◆ **Text under study**
================

July 21, 2016 12:20 PM EDT

 

 

SECURITIES AND EXCHANGE COMMISSION

Washington, D.C. 20549

 

 

FORM 8-K/A

(Amendment No. 1)

 

 

Current Report

Pursuant to Section 13 or 15(d)

of The Securities Exchange Act of 1934

Date of Report (Date of Earliest Event Reported): May 17, 2016

 

 

BANK OF THE JAMES FINANCIAL GROUP, INC.

(Exact Name of Registrant as Specified in Its Charter)

 

 

 

Virginia   001-35402   20-0500300

(State or other jurisdiction of

incorporation or organization)

 

(Commission

File Number)

 

(I.R.S. Employer

Identification No.)

828 Main Street, Lynchburg, VA   24504
(Address of principal executive offices)   (Zip Code)

(434) 846-2000

(Registrant’s telephone number, including area code)

 

 

Check the appropriate box below if the Form 8-K filing is intended to simultaneously satisfy the filing obligation of the registrant under any of the following provisions:

 

  ¨ Written communications pursuant to Rule 425 under the Securities Act (17 CFR 230.425)

 

  ¨ Soliciting material pursuant to Rule 14a-12 under the Exchange Act (17 CFR 240.14a-12)

 

  ¨ Pre-commencement communications pursuant to Rule 14d-2(b) under the Exchange Act (17 CFR 240.14d-2(b))

 

  ¨ Pre-commencement communications pursuant to Rule 13e-4(c) under the Exchange Act (17 CFR 240.13e-4(c))

 

 

 


Explanatory Note

This Amendment No. 1 on Form 8-K/A (the “Amended Form 8-K”) updates information originally provided under Item 5.07 of the Current Report on Form 8-K of Bank of the James Financial Group, Inc. (the “Company”) filed with the Securities and Exchange Commission on May 19, 2016 (the “Original Filing”).

================

◆ **Recorded information**
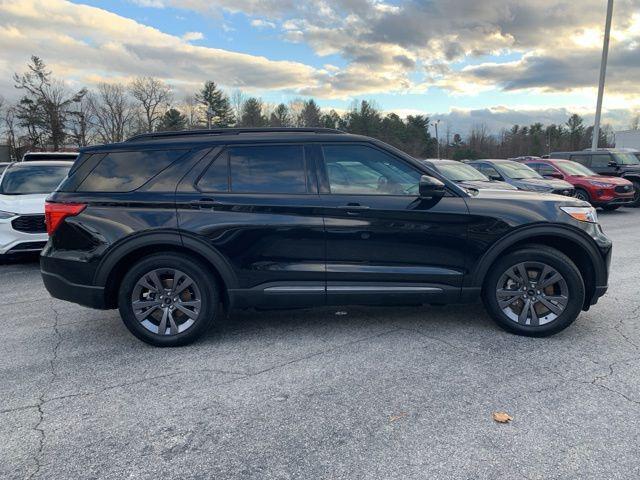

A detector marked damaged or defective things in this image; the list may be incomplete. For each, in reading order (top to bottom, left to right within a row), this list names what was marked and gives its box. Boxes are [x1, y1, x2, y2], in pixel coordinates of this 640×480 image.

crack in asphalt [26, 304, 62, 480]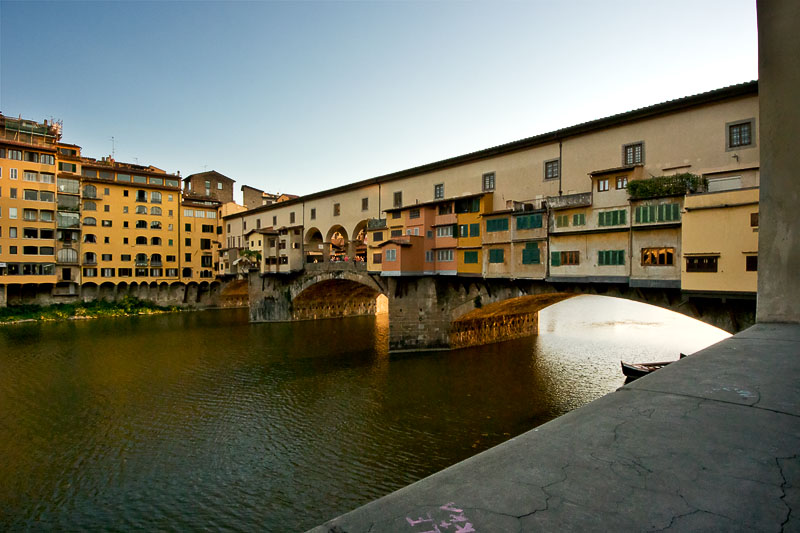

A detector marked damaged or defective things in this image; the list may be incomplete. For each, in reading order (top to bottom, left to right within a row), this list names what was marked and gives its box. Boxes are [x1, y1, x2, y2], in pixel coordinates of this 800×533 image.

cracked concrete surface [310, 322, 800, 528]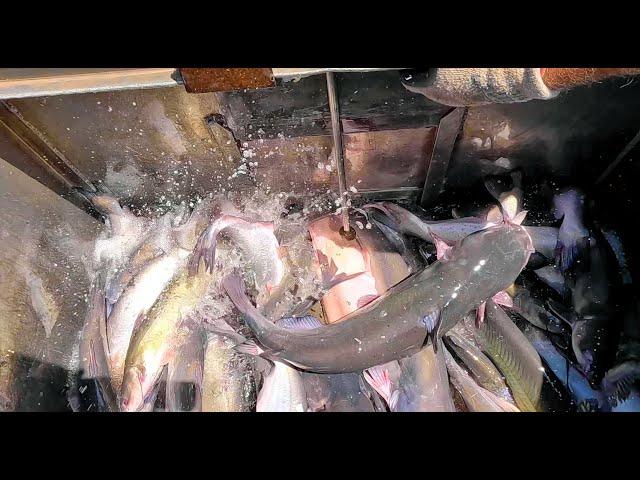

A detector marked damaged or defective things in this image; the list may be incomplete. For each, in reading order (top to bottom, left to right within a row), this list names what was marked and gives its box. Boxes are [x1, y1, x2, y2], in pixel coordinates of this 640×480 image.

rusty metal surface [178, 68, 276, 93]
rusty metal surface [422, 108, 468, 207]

================

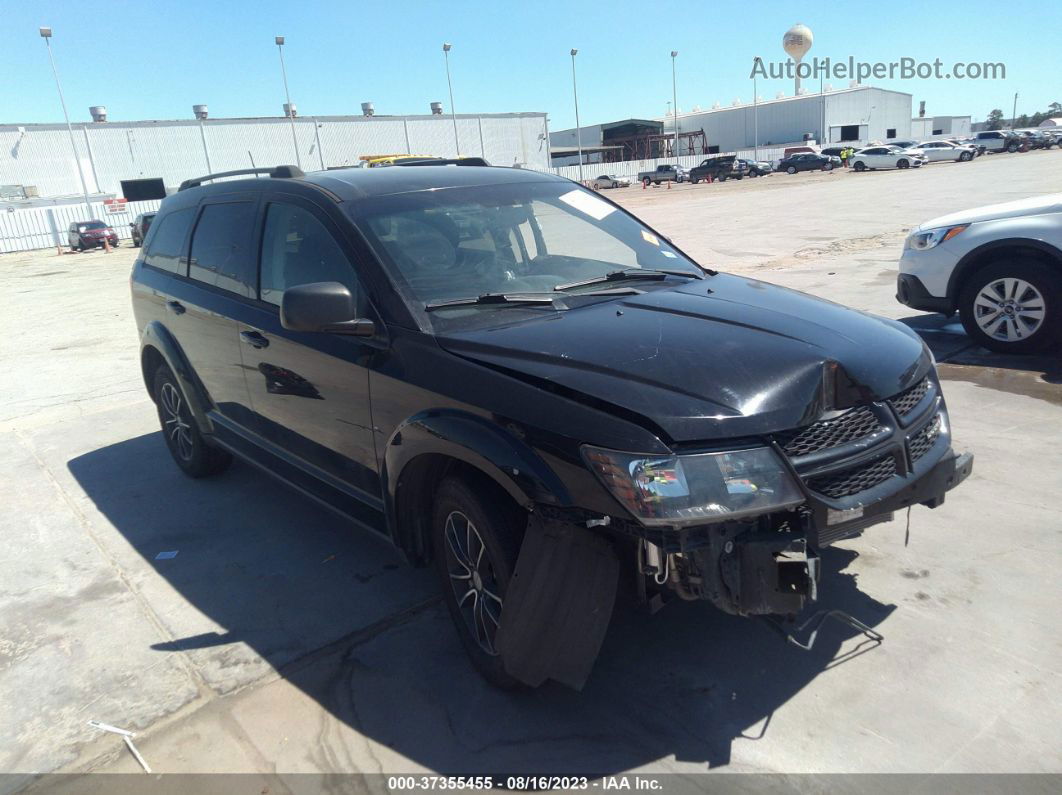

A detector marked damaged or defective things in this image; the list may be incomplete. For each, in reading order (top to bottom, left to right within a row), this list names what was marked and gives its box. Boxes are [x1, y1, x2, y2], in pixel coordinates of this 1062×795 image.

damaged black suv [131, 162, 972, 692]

================

◆ **Assigned task**
Please change "appropriate" to "applicable" in everything from "Check the appropriate" down to "(17 CFR 230.425)" in the Form 8-K/A text, and write out that passage. Work only from the Form 8-K/A text, not the items.

◆ **Answer to the exercise**
Check the applicable box below if the Form 8-K filing is intended to simultaneously satisfy the filing obligation of the registrant under any of the following provisions:

 

  ¨ Written communications pursuant to Rule 425 under the Securities Act (17 CFR 230.425)